Imagine that! It took me all of 15 minutes, including a shower, to get ready and climb into the car to be dropped off in town by my father.
That was the routine a few Saturday nights a month when I was 14, 15 and 16. (At barely 17, believe it or not, but those were the times that were in it, I’d already started my first year of college in a different city.)
When I was 10, 11, 12 and 13, I ran around outside a lot with friends and siblings, played catch, bickered, climbed trees and read books. My body shape and looks were not remotely important to me or anyone else. I don’t recall any awareness of whether I was “attractive” or not, or whether bits of me may not have matched someone’s ideal of perfection. That kind of stuff didn’t even occur.
As I moved into my mid-teens, my school-friends and I would meet in town at the bus stop or right outside the disco on a Saturday night. We’d tell each other that we looked nice and then we’d join the queue, pay our money and head in for a night of dancing to the music of the late seventies.
Personally, I wasn’t aware that there was an ideal shape for the nose, let alone consider the possibility that my nose did not meet it. My nose was something I merely breathed through unless there was a spot on it. I didn’t think about my chin either, unless there’d been an eruption, and the line of my eyebrows was a foreign country altogether. In fact, to be truthful, as I recall it, the only time I looked at myself in a mirror in my early to mid-teens was to worry about my spots and make them worse by picking at them. The idea of changing a photograph because I didn’t look nice enough for other people, simply did not exist.
I don’t, in fact, recall even putting on make-up until my early 20s, and only after I’d started working and my summer tan had faded. I was so bad at it that I just clogged my pores, gave myself more spots and got makeup all over my hands and clothes.
But that was before smart-phones. Before the internet. Before social media. Before photo-editing apps. Long before parents captured and posted and commented on every move their child made. Back before the concept of even thinking about how you looked could potentially be a bad thing.

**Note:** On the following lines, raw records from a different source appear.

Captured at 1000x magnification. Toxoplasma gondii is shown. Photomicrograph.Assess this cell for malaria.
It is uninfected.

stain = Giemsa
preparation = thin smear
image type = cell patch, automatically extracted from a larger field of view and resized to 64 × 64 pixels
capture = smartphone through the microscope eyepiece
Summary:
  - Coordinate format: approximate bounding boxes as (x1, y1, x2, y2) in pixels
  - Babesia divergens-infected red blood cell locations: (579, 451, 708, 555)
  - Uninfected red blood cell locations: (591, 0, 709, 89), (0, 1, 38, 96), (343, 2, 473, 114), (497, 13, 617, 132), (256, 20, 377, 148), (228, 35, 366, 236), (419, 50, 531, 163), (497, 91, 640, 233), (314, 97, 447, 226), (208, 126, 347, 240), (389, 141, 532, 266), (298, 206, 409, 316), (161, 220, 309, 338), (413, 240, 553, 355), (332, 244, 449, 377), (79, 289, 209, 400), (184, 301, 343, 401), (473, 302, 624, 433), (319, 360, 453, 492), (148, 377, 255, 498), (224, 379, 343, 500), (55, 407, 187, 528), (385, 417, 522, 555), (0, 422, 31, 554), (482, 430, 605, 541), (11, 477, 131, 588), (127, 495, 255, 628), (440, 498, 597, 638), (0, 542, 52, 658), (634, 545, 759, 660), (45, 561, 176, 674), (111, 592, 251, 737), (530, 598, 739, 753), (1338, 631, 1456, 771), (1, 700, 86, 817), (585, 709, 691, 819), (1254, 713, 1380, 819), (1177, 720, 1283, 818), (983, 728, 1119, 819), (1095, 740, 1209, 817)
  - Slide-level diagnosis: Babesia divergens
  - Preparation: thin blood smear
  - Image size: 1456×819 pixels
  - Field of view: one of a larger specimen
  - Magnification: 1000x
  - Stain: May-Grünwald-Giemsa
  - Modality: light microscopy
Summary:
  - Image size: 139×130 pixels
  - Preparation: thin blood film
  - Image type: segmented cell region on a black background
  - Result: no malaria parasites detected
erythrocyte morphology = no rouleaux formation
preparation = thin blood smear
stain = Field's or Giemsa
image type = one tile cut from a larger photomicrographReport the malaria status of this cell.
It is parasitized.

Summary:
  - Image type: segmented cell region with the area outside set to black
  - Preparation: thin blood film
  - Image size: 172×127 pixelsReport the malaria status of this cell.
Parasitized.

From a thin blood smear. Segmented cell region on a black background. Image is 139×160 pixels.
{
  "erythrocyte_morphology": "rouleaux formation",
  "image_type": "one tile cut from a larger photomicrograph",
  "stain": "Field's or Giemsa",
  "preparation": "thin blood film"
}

I always thought ordinary families had it tough in the seventies, eighties and nineties; families were big and there wasn’t much money around, Cork city was dilapidated, unemployment caused difficulties for many and if you were lucky enough to land paid employment there was no MeToo outrage to help you deal with the creeps at work.
But, it seems, the 2020s are hell on earth for young girls, given this new research by Dove into how they view themselves. The findings show that most girls between 10 and 17 don’t feel good about how they look and experience negative body image issues. The research revealed that digital distortion on social media plays a large part in this and that it’s having a direct impact on their confidence and body image.
I’ve no doubt that if I had spent much of my childhood and teenage years on a screen I’d have had similar worries. By age 12 these days, about 40% of young girls have used a photo editing app to change how they look. Nearly 80% of girls between 10 and 17 years spend more than an hour a day on social media. They compare themselves with others on social media and seek validation from others via likes and comments - always a bad idea, because the world is chock-a-block with people who love having the power to make you feel bad. What a feeding ground for all emotional vampires who thrive on our daughters’ sense of inferiority about how they look.
But yet, what do parents do? They buy girls ever-smarter phones at an ever earlier age, they often don’t supervise them, and often either don’t know or don’t care what they’re doing online. So shoot me but it’s time to fight back - and this fight has to be fought by parents and by the State itself in terms of both regulating the use of tech devices by children and establishing an effective complaints system. Please let’s not offload this responsibility on the usual easy scapegoats; school-teachers and the HSE.
Meanwhile, think about this. If you, as a parent, allow your young child to spend unsupervised time online while you yourself spend much of your free time on social media looking at images of yourself and others, posting images and commenting about the way people look, what do you think your daughter will perceive to be important?
Dove has launched its Self-Esteem Project designed to help give children the tools they need to grow up enjoying a positive relationship with the way they look. They have workshops, online articles, digital games and more, all aimed at increasing children’s self esteem and help them navigate social media in a healthier way. Education is a lot. Real information is important. But role modelling is crucial too. There’s no point trying to talk an image-obsessed teenager into spending less time on social media, if you’ve spent their childhoods on your own phone posting pictures of yourself and them on social media.
Fifteen years after the iconic ‘Evolution’ film which addressed the manipulation of images in advertising, Dove is again tackling the issue of digital distortion with a film called the ‘Reverse Selfie’ which reveals the extent to which young girls are distorting their appearance for social media.
Personally I’m not a great believer in corporates trying to selflessly help anyone but the Dove Self-Esteem Project genuinely seems to be trying. They’re offering a free programme of resources for everyone – just check out the online learning hub at https://www.dove.com/uk/dove-self-esteem-project.html.
Might be worth a shot, guys. And in the meantime start watching how much time your daughter spends online and what she’s doing there.